View Full Version : Evidence against Karadzic
Radovan Karadzic refuses to attend his trial at the International Court in the Hague, but it is going ahead anyway. And the first evidence (http://www.timesonline.co.uk/tol/news/world/europe/article6892144.ece)is coming out.
Mr Tieger then revealed evidence from a series of recorded phone calls from 1991 in which Mr Karadzic chillingly considered the fate of Sarajevo, the multi-ethnic Bosnian capital which Serb forces besieged for 44 months.
The phone taps record Mr Karadzic saying: "They have to know that there are 20,000 armed Serbs around Sarajevo.... it will be a black cauldron where 300,000 Muslims will die. They will disappear. That people will disappear from the face of the earth."
Ray Moscow
27 Oct 2009, 04:31 PM
I've been listening to Bosnian radio today, and they are talking about the trial a lot.
I'll probably avoid the subject with the local Bosnian Serbs.
Worldtraveller
27 Oct 2009, 07:10 PM
Not to change the subject, but what would it take to get Chrub/Cheney dragged off to that court? :D
Iblis waswas
27 Oct 2009, 11:21 PM
Not to change the subject, but what would it take to get Chrub/Cheney dragged off to that court? :D
The release of a lot of top secret documents that will somehow never find their way into the public domain?
diana
28 Oct 2009, 03:52 AM
I've been listening to Bosnian radio today, and they are talking about the trial a lot.
I'll probably avoid the subject with the local Bosnian Serbs.I'd say it's probably a good idea, but I'm sure I'd be drawn inexorably to discuss it with the local Bosnian Serbs....
d
Not to change the subject, but what would it take to get Chrub/Cheney dragged off to that court? :D
The USA has never agreed to the setting up of the ICC. See these documents. (http://www.globalpolicy.org/empire/us-un-and-international-law-8-24/us-opposition-to-the-icc-8-29.html)
The US actively encourages prosecution of foreign war criminals, but Washington does not allow the International Criminal Court to prosecute US nationals for war crimes. The job of Clint Williamson, the US Ambassador-at-Large for War Crimes Issues, reflects this double standard of the US, since Williamson only investigates war crimes in other countries like Yugoslavia, Rwanda and Sri Lanka.
Pendaric
28 Oct 2009, 12:20 PM
How come the guy can decide not to attend anyway? Isn't he in custody? Can't they just drag him there under guard?
He's not the first to behave like this. The ICC desn't compel attendance but they can appoint defence counsel for him if he doesn't turn up.

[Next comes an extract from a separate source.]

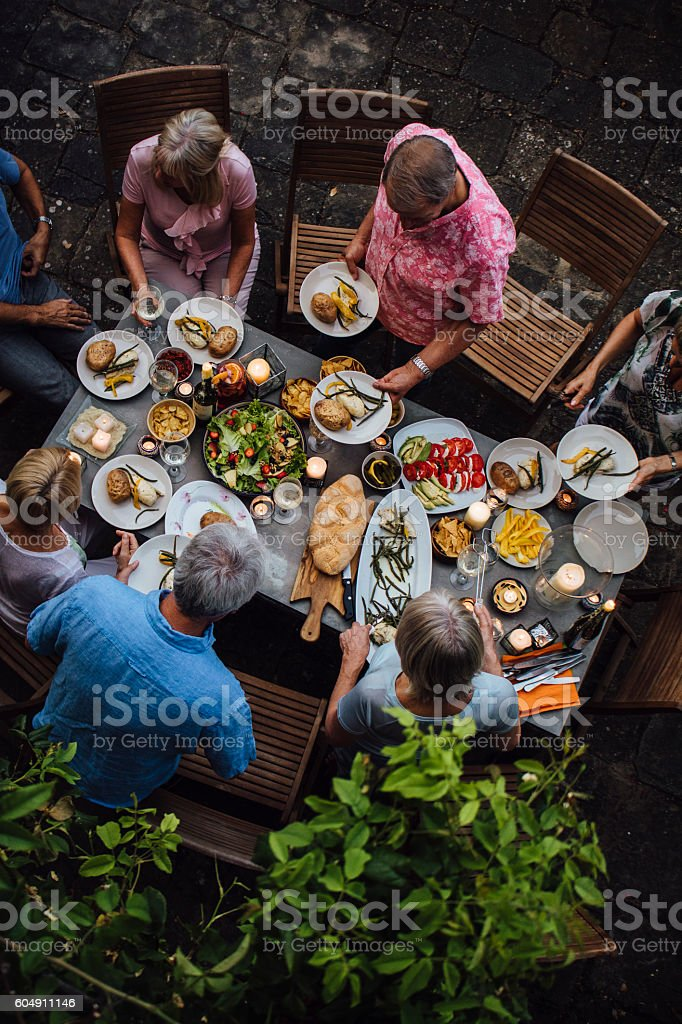 Friends Outdoors Dining stock photo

However, in practice this may delay it for several months, because new counsel will need to be allowed time to get up to speed.
Iblis waswas
28 Oct 2009, 03:46 PM
Did they not change procedures so that there couldn't be a repeat of the delays that Slobadan Milosevic managed to bring about in his trial?
Ray Moscow
28 Oct 2009, 04:01 PM
I've been listening to Bosnian radio today, and they are talking about the trial a lot.
I'll probably avoid the subject with the local Bosnian Serbs.I'd say it's probably a good idea, but I'm sure I'd be drawn inexorably to discuss it with the local Bosnian Serbs....
d
Well, it did come up in conversation. The terrible role of the media was singled out: the number killed at Srebrenica was not 8,000 -- it was "3 or 4 thousand at the most".
(I can't see how the actual number killed makes much difference except perhaps to the victims' families. Thousands murdered is pretty terrible regardless of how many thousands. It's likely saying that the Holocaust "wasn't so bad" if it were 1 million murdered instead of at least 6 million.)
But still, people (at least those discussing it) seem to believe that those responsible should be punished. And that's major progress.
On the downside, that area is really suffering under the worldwide recession -- more than most, since they were poor already.